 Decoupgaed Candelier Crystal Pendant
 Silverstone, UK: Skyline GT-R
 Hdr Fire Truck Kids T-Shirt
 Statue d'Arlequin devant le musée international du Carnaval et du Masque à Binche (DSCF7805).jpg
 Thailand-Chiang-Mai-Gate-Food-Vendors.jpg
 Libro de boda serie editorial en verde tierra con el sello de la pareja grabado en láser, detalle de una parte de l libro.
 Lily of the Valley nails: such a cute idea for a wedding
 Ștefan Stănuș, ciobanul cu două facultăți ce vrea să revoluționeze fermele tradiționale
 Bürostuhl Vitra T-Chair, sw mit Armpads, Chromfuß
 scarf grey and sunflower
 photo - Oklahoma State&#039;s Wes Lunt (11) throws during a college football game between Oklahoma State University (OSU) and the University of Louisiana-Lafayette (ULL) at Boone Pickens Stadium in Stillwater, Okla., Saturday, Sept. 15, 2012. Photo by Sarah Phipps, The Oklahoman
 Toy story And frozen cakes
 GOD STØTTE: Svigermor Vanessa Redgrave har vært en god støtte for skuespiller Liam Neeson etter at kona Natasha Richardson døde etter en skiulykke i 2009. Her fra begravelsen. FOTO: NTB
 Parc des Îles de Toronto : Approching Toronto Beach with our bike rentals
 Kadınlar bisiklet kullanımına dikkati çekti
....................
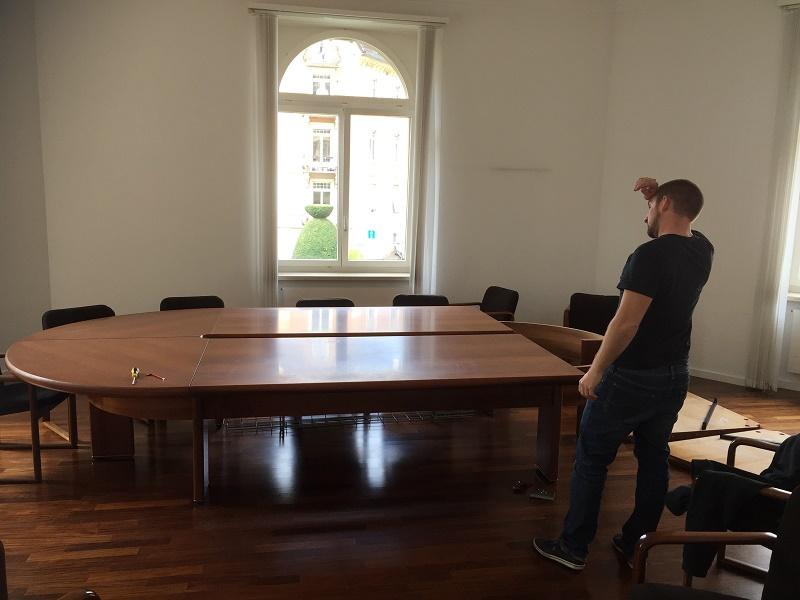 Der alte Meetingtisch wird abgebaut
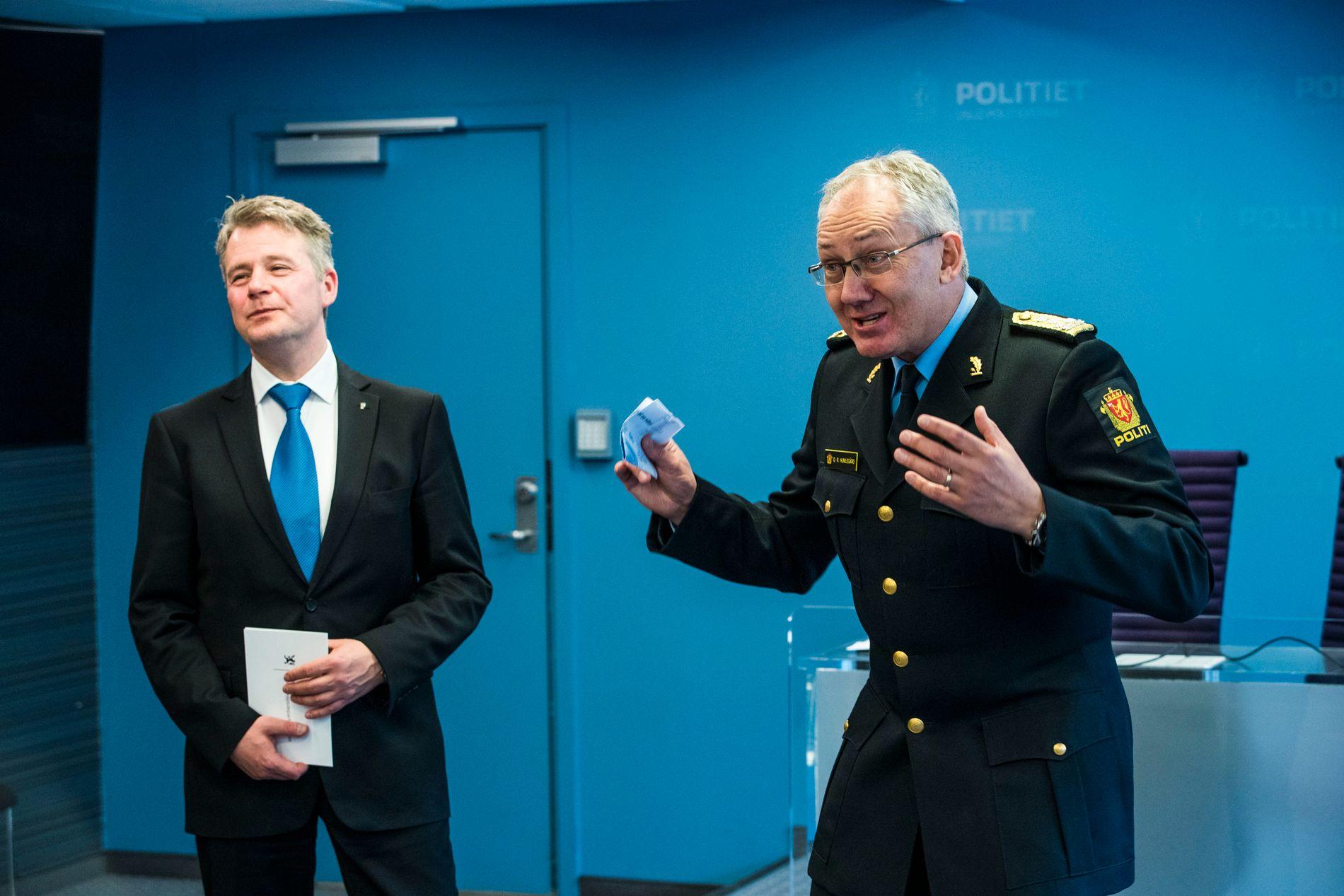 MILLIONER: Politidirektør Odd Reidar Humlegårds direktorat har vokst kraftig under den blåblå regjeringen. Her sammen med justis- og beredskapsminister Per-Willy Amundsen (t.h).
....................
- _What this task involves_
Retype the portion of the data above that starts on the line with "Bürostuhl Vitra T-Chair, sw" and finishes on the line with "Kadınlar bisiklet kullanımına dikkati çekti", including both of those lines.

- _Answer section_
 Bürostuhl Vitra T-Chair, sw mit Armpads, Chromfuß
 scarf grey and sunflower
 photo - Oklahoma State&#039;s Wes Lunt (11) throws during a college football game between Oklahoma State University (OSU) and the University of Louisiana-Lafayette (ULL) at Boone Pickens Stadium in Stillwater, Okla., Saturday, Sept. 15, 2012. Photo by Sarah Phipps, The Oklahoman
 Toy story And frozen cakes
 GOD STØTTE: Svigermor Vanessa Redgrave har vært en god støtte for skuespiller Liam Neeson etter at kona Natasha Richardson døde etter en skiulykke i 2009. Her fra begravelsen. FOTO: NTB
 Parc des Îles de Toronto : Approching Toronto Beach with our bike rentals
 Kadınlar bisiklet kullanımına dikkati çekti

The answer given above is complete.